Il perdono è un mistero. Ma un mistero che è stata capace di descrivere efficacemente Gemma Capra, vedova del commissario Calabresi, una delle più note vittime del terrorismo. La signora Gemma, nel giorno del funerale del marito, ebbe la forza di scrivere un necrologio dove citava le parole di Gesù in croce: “Padre, perdona loro perché non sanno quello che fanno”. Le è stato chiesto perché ha deciso di perdonare così, subito, senza pensare al lacerante dolore suo e dei suoi piccolissimi bambini rimasti orfani. Nel suo perdono, ha spiegato la vedova Calabresi, c’era la consapevolezza che nemmeno un terrorista può essere definito dal male che ha compiuto. “Saranno stati anche altro”, ha detto. Saranno stati cioè uomini con una famiglia, saranno stati forse anche loro padri di bambini.
Bisogna riconoscere che molti terroristi non erano tanto distanti dalla fede cristiana, anzi non pochi di loro provenivano proprio dagli ambienti giovanili cattolici. Tanto è vero che, secondo quello che racconta Picariello, la decisione di intraprendere la lotta armata fu presa da Renato Curcio nel corso di un’assemblea tenuta a Chiavari presso una sala della curia vescovile, che ne aveva concesso l’uso non potendo immaginare evidentemente quale piega avrebbe potuto prendere l’assemblea.

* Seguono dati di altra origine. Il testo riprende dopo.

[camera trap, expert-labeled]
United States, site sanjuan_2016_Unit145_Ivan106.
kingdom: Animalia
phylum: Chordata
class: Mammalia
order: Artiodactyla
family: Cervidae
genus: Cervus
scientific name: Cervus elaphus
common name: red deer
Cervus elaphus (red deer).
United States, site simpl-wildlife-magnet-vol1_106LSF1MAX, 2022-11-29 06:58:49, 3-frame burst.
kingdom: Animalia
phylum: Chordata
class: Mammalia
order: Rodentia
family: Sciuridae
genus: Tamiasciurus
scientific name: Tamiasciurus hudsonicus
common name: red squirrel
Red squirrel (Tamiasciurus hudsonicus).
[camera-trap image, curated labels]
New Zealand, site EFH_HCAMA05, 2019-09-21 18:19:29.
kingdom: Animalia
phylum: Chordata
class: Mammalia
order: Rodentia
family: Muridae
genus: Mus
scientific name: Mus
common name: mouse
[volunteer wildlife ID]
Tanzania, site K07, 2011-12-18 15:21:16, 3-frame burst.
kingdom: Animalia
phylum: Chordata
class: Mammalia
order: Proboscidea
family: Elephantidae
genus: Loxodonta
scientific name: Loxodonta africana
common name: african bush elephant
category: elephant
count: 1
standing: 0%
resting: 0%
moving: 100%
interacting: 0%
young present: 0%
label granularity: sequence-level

Si costituirono così le Brigate Rosse che andarono poi a insediarsi in un appartamento di Reggio Emilia. A frequentare quelli del “gruppo dell’appartamento”, come li chiamavano, c’era Enzo Piccinini, che poi sarà un importante chirurgo e che nel frattempo aderiva alla neonata Comunione e Liberazione. Piccinini aveva rapporti con gli amici dell’appartamento reggiano che sarà la culla delle BR per l’amicizia con i fratelli Folloni, cattolici del dissenso. Anche questi passerano poi a CL e uno dei due fratelli, Gian Guido Folloni sarà giornalista e per un certo periodo direttore responsabile del quotidiano Avvenire. Non sarà così per un altro del gruppo cattolico dei fratelli Folloni, Roberto Ognibene, che seguirà invece le BR. Avrebbe potuto essere anche Piccinini un terrorista e invece oggi per lui si è aperto un processo canonico di beatificazione.
Si trattò di scelte personali determinati da fattori banali, ma Picariello ci dice che da questi fatti vennero fuori storie di autentica conversione, grazie a persone straordinarie come suor Teresilla Barillà, Agnese Moro, don Luigi Di Liegro, padre Adolfo Bachelet, padre Guido Bertagna e tanti altri che hanno trovato la forza di andare incontro a questi uomini e di risollevare le loro pesanti macerie.
Una conversione, quando scaturisce dal perdono ricevuto, è come nascere di nuovo e chi perdona è come se partecipasse al rinnovato atto creativo di Dio. È una nuova vita quella, per esempio, dell’ex brigatista Franco Bonisoli, tra i sequestratori di Moro, sorpreso a Roma da Angelo Picariello mentre tornava da via Fani, luogo del sequestro, dove un senso di pietà lo aveva condotto tanti anni dopo per deporre una piantina di azalea.